Snowmobile crash victims identified
CHERRY GROVE TOWNSHIP — Authorities in the northern Lower Peninsula have released the names of two men killed in separate snowmobile accidents on the same trail.
Jeffrey S. Ellens, 51, of Cadillac, was killed in a crash Friday night on a trail in Wexford County’s Cherry Grove Township, near Cadillac, MLive said.
Earlier in the day, 61-year-old Gerald Carter of Clarkston died after hitting trees in a crash that also happened on Trail 35.
Man arraigned on murder charges
DETROIT — A 21-year-old Detroit man has been arraigned on first-degree murder charges in the shotgun slayings of two women and a man in the presence of two young children.
Shadell K. Love was arraigned by video link Sunday in Detroit’s 36th District Court and remains in the Wayne County jail awaiting a March 19 hearing. Authorities couldn’t immediately say if he has a lawyer.
Authorities say Love fatally shot 25-year-old Lauren Trotty, 20-year-old India Coleman and 20-year-old Curtis Clemens.
Suit: Priest failed to protect girl
MOUNT CLEMENS — A lawsuit against a priest and the Catholic church says they failed to protect a 14-year-old girl from sexual abuse by a 19-year-old man.
The suit was filed last week in Macomb County Circuit Court, the Detroit Free Press said, against the Rev. Michael Cooney, St. Peter’s Catholic Church in Mount Clemens, the Archdiocese of Detroit and sexual misconduct convict Michael Lentini.
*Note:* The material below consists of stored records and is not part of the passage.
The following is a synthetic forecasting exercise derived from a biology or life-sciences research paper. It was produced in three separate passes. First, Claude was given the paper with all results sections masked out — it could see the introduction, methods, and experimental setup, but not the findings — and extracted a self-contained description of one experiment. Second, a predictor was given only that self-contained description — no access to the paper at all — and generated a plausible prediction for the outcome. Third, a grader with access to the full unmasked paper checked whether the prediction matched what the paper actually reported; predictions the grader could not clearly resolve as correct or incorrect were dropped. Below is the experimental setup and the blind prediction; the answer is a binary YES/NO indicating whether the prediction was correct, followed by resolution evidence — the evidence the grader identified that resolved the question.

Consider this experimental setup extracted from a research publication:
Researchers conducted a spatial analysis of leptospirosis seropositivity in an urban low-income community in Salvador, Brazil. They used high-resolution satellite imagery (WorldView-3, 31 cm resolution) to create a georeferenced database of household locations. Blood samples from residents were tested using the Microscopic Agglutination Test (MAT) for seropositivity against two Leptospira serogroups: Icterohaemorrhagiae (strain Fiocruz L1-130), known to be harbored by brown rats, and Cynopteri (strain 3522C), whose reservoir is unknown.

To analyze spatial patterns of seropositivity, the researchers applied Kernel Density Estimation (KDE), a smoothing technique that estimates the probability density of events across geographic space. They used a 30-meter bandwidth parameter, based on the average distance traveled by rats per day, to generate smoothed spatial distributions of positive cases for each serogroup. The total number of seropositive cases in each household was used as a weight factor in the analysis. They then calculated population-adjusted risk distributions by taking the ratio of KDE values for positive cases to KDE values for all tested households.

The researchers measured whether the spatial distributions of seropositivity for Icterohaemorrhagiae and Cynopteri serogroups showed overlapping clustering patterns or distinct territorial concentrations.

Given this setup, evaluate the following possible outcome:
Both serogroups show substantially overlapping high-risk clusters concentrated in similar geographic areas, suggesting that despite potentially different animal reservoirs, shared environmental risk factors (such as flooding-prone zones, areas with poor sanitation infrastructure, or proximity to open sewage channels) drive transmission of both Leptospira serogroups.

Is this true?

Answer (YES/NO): NO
The suit says the priest and church were negligent and failed to act after getting reports of the sexual misconduct.
No more Bridge Cards for the dead?
LANSING — A Republican Michigan lawmaker is seeking to crack down on welfare abuse by ensuring the state isn’t giving out food assistance to dead people.
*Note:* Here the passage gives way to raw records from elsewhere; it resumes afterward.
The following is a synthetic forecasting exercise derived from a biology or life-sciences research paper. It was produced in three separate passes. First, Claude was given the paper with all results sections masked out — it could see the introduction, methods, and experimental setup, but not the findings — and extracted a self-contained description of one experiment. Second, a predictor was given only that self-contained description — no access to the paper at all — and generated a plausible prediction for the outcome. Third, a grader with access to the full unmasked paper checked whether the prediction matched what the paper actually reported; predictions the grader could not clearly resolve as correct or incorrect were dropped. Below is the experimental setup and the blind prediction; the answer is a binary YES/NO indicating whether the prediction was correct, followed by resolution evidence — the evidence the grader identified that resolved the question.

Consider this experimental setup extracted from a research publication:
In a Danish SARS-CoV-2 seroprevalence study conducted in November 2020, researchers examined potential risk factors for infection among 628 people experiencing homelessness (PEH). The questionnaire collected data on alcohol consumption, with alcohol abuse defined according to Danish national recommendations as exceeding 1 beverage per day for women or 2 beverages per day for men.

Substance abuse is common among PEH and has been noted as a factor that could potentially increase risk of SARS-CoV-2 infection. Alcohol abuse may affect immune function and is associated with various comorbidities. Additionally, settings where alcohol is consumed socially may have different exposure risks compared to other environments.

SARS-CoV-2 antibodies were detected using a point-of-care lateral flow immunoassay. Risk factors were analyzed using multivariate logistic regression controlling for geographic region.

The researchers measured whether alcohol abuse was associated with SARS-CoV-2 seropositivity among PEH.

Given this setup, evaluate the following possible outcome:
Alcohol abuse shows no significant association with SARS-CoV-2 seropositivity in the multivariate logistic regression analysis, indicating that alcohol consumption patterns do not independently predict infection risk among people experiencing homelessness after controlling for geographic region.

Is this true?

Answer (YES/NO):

A bill would require a monthly check with the U.S. Social Security Death Index to see if a Bridge Card recipient has died.
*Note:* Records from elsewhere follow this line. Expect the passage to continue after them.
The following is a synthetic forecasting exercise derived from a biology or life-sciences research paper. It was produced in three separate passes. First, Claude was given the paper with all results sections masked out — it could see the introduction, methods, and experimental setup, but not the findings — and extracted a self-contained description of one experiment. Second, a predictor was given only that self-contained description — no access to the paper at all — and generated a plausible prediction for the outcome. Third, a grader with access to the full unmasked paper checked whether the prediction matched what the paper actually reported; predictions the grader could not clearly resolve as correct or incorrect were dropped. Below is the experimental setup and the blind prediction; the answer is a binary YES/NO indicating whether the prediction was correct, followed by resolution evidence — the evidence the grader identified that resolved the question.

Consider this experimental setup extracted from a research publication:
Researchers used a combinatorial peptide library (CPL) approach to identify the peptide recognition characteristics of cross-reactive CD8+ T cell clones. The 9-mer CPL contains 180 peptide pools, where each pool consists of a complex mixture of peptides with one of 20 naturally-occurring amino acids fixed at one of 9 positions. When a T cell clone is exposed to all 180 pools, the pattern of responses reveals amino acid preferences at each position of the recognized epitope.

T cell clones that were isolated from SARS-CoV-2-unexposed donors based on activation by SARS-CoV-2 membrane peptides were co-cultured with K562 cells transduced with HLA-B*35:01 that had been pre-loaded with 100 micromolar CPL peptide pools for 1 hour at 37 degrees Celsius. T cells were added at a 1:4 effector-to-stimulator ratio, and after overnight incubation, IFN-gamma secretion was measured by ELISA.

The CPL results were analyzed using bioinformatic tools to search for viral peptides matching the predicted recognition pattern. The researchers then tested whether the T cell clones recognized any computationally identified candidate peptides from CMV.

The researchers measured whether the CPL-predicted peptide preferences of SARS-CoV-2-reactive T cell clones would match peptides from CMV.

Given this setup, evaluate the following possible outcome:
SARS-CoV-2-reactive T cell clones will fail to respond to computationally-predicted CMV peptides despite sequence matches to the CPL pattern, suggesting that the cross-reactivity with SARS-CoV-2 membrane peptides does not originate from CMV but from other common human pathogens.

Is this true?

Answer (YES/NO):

Bridge Cards are used like debit cards for state food assistance and cash programs.
Rep. Tim Kelly of Saginaw is sponsoring the legislation. He says it is a “common sense way” to keep the state’s “welfare system strong and free from abuse” and ensure “more efficient use of taxpayer dollars.”
The bill will now be considered by the full House.